I pulled out my phone, using a custom compass app that was my preferred focus for improvised divination. "Vending machine is this way."

It ended up about half a mile off target, which wasn't bad. Anything less than a percent was more accurate than normal with longer ranged Teleport.

Great Girl laughed. "This is probably the vending machine furthest from civilization."

She might have been wrong about that, because it was actually closer than the quarry to major roads. Still, it was a decent way off into the surrounding woods.

We all stood around for a minute or so. Then she frowned. "Ah, I have to carry it now don't I? I shouldn't have come with you," she hung her head.

She said that, of course, but we knew she liked being strong. And it was well within her capabilities to do it. Even so, I cast Enhance Body to make the trip easier.

"Are you sure you don't want to be a full time support?" Great Girl asked. "I could be so strong?"

"Make Bolster do it," I said. "She gets experience. Also, you'd have to fight Shockwave for exclusive buffing privileges."

"Tsk. They'd just keep challenging me until they won. How's your Haste now anyway?"

"Slowly improving," I said.

Midnight hopped in, "It would be significantly better if we could figure out spacetime."

"That sounds hard," I said. "It could take weeks."

"That's… not very long," Midnight said.

"We also haven't been successful yet. Maybe I can't do it."

"Well now you're just being silly," he said. "You haven't failed to do anything that's actually possible. And we know this is."
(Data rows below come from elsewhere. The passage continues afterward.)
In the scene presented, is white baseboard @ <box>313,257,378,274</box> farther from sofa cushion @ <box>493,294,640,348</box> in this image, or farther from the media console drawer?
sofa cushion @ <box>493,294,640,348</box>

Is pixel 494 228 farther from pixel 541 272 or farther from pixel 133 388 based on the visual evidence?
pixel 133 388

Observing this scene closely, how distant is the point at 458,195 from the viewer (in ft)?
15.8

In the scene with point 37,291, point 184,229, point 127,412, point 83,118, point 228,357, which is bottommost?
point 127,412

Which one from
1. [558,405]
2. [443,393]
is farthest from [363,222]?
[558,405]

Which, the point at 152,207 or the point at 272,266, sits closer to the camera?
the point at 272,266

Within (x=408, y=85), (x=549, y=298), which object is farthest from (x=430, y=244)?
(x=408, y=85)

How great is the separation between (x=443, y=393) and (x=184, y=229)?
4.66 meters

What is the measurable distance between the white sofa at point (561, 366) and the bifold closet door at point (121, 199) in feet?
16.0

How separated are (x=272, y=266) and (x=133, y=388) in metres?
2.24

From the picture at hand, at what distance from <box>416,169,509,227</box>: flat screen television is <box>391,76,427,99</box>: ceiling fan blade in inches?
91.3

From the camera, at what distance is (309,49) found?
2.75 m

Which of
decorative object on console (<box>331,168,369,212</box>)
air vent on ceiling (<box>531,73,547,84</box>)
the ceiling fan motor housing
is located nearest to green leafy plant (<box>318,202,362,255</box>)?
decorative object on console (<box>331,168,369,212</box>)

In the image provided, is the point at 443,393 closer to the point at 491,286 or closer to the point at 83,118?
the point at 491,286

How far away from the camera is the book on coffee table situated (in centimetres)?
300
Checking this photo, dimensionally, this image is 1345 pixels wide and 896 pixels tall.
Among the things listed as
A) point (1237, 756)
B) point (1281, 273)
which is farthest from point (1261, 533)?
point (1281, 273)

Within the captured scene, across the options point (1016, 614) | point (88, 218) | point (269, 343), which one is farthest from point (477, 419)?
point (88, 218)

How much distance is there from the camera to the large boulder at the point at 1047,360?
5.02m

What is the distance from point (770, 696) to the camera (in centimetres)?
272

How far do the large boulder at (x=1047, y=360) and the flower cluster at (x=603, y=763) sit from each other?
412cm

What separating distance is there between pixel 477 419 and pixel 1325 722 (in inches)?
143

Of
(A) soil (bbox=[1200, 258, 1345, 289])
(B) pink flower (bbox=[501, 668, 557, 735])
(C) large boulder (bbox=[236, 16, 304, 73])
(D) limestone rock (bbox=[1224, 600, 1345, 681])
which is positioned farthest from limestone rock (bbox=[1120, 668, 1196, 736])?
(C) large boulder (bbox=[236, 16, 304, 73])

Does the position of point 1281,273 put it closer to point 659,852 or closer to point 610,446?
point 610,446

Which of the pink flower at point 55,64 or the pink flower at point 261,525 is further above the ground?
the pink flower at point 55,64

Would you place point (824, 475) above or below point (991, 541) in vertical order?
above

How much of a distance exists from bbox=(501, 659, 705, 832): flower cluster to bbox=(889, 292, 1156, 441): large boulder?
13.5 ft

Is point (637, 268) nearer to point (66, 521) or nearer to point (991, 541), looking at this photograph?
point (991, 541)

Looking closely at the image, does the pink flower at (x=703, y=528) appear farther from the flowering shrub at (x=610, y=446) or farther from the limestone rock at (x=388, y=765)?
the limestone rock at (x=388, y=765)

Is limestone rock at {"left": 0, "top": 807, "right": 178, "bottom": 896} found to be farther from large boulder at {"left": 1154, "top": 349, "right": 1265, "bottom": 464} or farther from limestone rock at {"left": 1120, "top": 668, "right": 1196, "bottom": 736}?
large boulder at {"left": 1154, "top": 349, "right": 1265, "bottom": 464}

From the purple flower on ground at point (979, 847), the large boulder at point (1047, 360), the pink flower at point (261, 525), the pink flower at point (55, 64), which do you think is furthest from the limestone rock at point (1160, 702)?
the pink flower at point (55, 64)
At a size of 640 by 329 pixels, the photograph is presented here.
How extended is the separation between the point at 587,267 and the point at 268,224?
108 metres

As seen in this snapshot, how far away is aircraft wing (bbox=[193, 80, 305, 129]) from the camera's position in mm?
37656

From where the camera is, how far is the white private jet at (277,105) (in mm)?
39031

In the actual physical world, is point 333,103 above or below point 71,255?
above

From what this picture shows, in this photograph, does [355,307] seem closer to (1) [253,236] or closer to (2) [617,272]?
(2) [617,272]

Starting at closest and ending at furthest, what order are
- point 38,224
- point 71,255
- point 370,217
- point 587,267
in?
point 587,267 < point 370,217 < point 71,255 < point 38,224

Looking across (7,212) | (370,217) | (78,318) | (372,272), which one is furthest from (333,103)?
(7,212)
"Yeah," I said. "But I don't really know where to start. If it was just about being good at space and time stuff separately, we already have that. Unless we need more time spells? Do you think Contingency counts?"

"Was there nothing in those new books we got?" Midnight asked.

"We'll have to look more closely," I said.

Soon enough, we were back at the quarry. Great Girl put the vending machine down heavily, then shrunk from ten feet tall to six. Then three. "I'm exhausted," she said, laying flat on her back.

Funny. But I knew that it took her effort to be small. Unless there was some sort of fundamental shift in her abilities I hadn't heard about… and the way she slowly drifted back towards her actual normal size indicated that probably wasn't the case.

"So anyway," I said. "We've confirmed the ability to teleport it long distance. So we didn't really need to bring it here."

"You jerks," she quipped. "What about those other tests, though?"

"Oh yeah," I said. I prepared some mana, then made the vending machine disappear. "Hmm."

"What?" she asked.

Midnight tilted his head as well.

"I… didn't expect that to work," I said. I waved my hand through the area in front of me, just to confirm there wasn't anything there. "So, who wants to dig?"